## YOUR INSTRUCTIONS
Provide a verbatim copy of all the records below, leaving the images out.

## Dataset entries
• • •

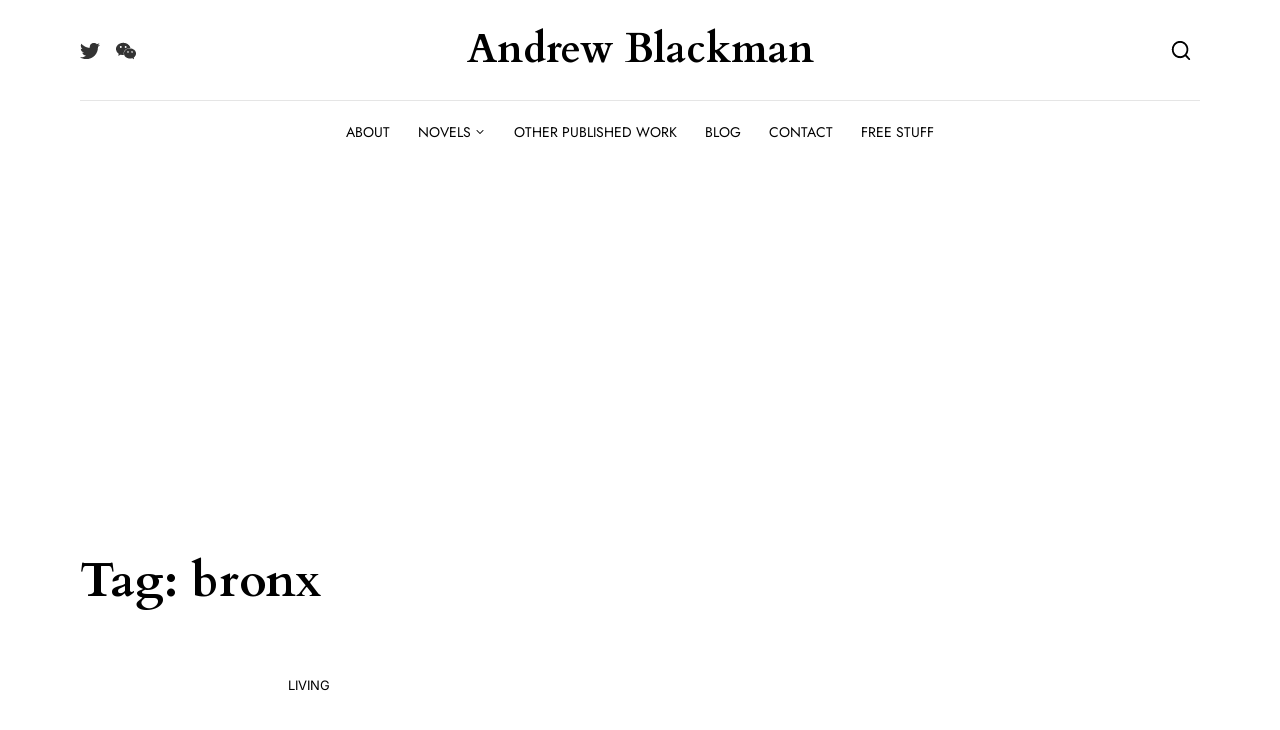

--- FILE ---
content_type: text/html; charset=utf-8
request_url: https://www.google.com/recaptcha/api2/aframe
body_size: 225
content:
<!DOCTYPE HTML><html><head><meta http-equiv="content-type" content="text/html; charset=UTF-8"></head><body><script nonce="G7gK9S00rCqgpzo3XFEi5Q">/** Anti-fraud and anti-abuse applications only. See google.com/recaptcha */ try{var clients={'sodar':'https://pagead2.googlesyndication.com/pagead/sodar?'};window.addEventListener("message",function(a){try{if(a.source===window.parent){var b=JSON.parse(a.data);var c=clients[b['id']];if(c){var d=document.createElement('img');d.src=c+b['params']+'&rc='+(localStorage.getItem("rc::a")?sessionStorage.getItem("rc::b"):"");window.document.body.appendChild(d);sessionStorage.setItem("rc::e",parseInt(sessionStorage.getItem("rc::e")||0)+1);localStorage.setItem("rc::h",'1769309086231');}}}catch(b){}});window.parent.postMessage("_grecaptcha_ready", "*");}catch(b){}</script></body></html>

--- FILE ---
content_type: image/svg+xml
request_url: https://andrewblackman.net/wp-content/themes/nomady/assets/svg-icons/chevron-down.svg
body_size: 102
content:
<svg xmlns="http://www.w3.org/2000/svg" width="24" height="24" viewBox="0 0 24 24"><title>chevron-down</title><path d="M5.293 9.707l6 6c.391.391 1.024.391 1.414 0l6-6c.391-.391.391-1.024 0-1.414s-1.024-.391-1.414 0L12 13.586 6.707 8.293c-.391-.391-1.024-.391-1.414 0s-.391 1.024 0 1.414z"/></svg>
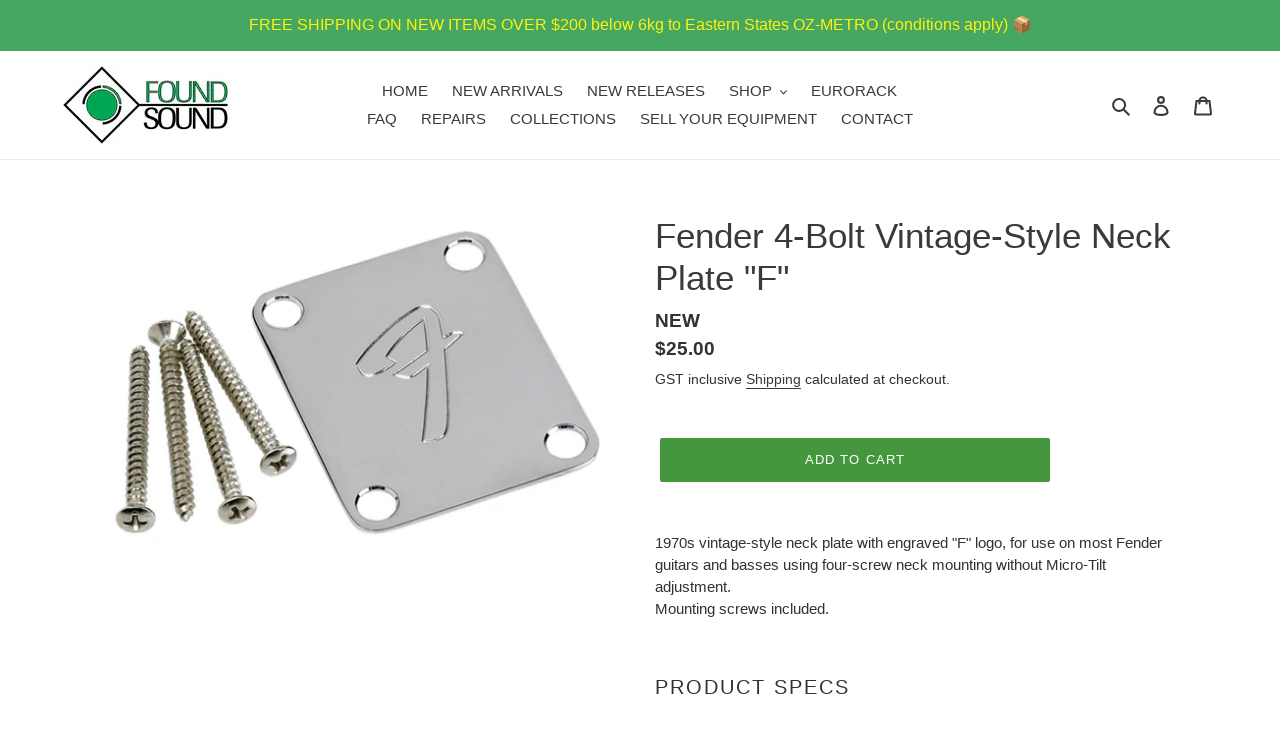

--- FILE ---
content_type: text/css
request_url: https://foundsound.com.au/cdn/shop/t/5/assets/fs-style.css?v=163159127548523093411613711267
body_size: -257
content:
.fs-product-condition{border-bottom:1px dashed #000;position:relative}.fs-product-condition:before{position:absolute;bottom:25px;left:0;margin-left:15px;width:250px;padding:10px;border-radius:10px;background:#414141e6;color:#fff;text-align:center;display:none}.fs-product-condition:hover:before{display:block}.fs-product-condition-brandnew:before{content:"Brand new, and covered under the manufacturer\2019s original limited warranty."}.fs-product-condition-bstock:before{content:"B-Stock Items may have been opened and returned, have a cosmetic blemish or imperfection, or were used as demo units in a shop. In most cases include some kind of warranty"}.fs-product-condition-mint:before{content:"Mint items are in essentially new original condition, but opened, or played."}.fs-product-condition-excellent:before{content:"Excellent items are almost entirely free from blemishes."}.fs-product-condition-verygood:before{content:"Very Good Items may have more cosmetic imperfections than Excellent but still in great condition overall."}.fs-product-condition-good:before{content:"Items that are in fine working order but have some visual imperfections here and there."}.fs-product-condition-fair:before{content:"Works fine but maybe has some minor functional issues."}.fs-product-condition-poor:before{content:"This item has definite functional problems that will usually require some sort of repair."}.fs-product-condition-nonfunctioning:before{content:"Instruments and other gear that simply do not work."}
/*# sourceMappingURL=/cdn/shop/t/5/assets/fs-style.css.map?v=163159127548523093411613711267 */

• • •

## ANSWER SECTION
--- FILE ---
content_type: text/html; charset=utf-8
request_url: https://www.google.com/recaptcha/api2/aframe
body_size: 225
content:
<!DOCTYPE HTML><html><head><meta http-equiv="content-type" content="text/html; charset=UTF-8"></head><body><script nonce="G7gK9S00rCqgpzo3XFEi5Q">/** Anti-fraud and anti-abuse applications only. See google.com/recaptcha */ try{var clients={'sodar':'https://pagead2.googlesyndication.com/pagead/sodar?'};window.addEventListener("message",function(a){try{if(a.source===window.parent){var b=JSON.parse(a.data);var c=clients[b['id']];if(c){var d=document.createElement('img');d.src=c+b['params']+'&rc='+(localStorage.getItem("rc::a")?sessionStorage.getItem("rc::b"):"");window.document.body.appendChild(d);sessionStorage.setItem("rc::e",parseInt(sessionStorage.getItem("rc::e")||0)+1);localStorage.setItem("rc::h",'1769309086231');}}}catch(b){}});window.parent.postMessage("_grecaptcha_ready", "*");}catch(b){}</script></body></html>

--- FILE ---
content_type: image/svg+xml
request_url: https://andrewblackman.net/wp-content/themes/nomady/assets/svg-icons/chevron-down.svg
body_size: 102
content:
<svg xmlns="http://www.w3.org/2000/svg" width="24" height="24" viewBox="0 0 24 24"><title>chevron-down</title><path d="M5.293 9.707l6 6c.391.391 1.024.391 1.414 0l6-6c.391-.391.391-1.024 0-1.414s-1.024-.391-1.414 0L12 13.586 6.707 8.293c-.391-.391-1.024-.391-1.414 0s-.391 1.024 0 1.414z"/></svg>

--- FILE ---
content_type: text/css
request_url: https://foundsound.com.au/cdn/shop/t/5/assets/fs-style.css?v=163159127548523093411613711267
body_size: -257
content:
.fs-product-condition{border-bottom:1px dashed #000;position:relative}.fs-product-condition:before{position:absolute;bottom:25px;left:0;margin-left:15px;width:250px;padding:10px;border-radius:10px;background:#414141e6;color:#fff;text-align:center;display:none}.fs-product-condition:hover:before{display:block}.fs-product-condition-brandnew:before{content:"Brand new, and covered under the manufacturer\2019s original limited warranty."}.fs-product-condition-bstock:before{content:"B-Stock Items may have been opened and returned, have a cosmetic blemish or imperfection, or were used as demo units in a shop. In most cases include some kind of warranty"}.fs-product-condition-mint:before{content:"Mint items are in essentially new original condition, but opened, or played."}.fs-product-condition-excellent:before{content:"Excellent items are almost entirely free from blemishes."}.fs-product-condition-verygood:before{content:"Very Good Items may have more cosmetic imperfections than Excellent but still in great condition overall."}.fs-product-condition-good:before{content:"Items that are in fine working order but have some visual imperfections here and there."}.fs-product-condition-fair:before{content:"Works fine but maybe has some minor functional issues."}.fs-product-condition-poor:before{content:"This item has definite functional problems that will usually require some sort of repair."}.fs-product-condition-nonfunctioning:before{content:"Instruments and other gear that simply do not work."}
/*# sourceMappingURL=/cdn/shop/t/5/assets/fs-style.css.map?v=163159127548523093411613711267 */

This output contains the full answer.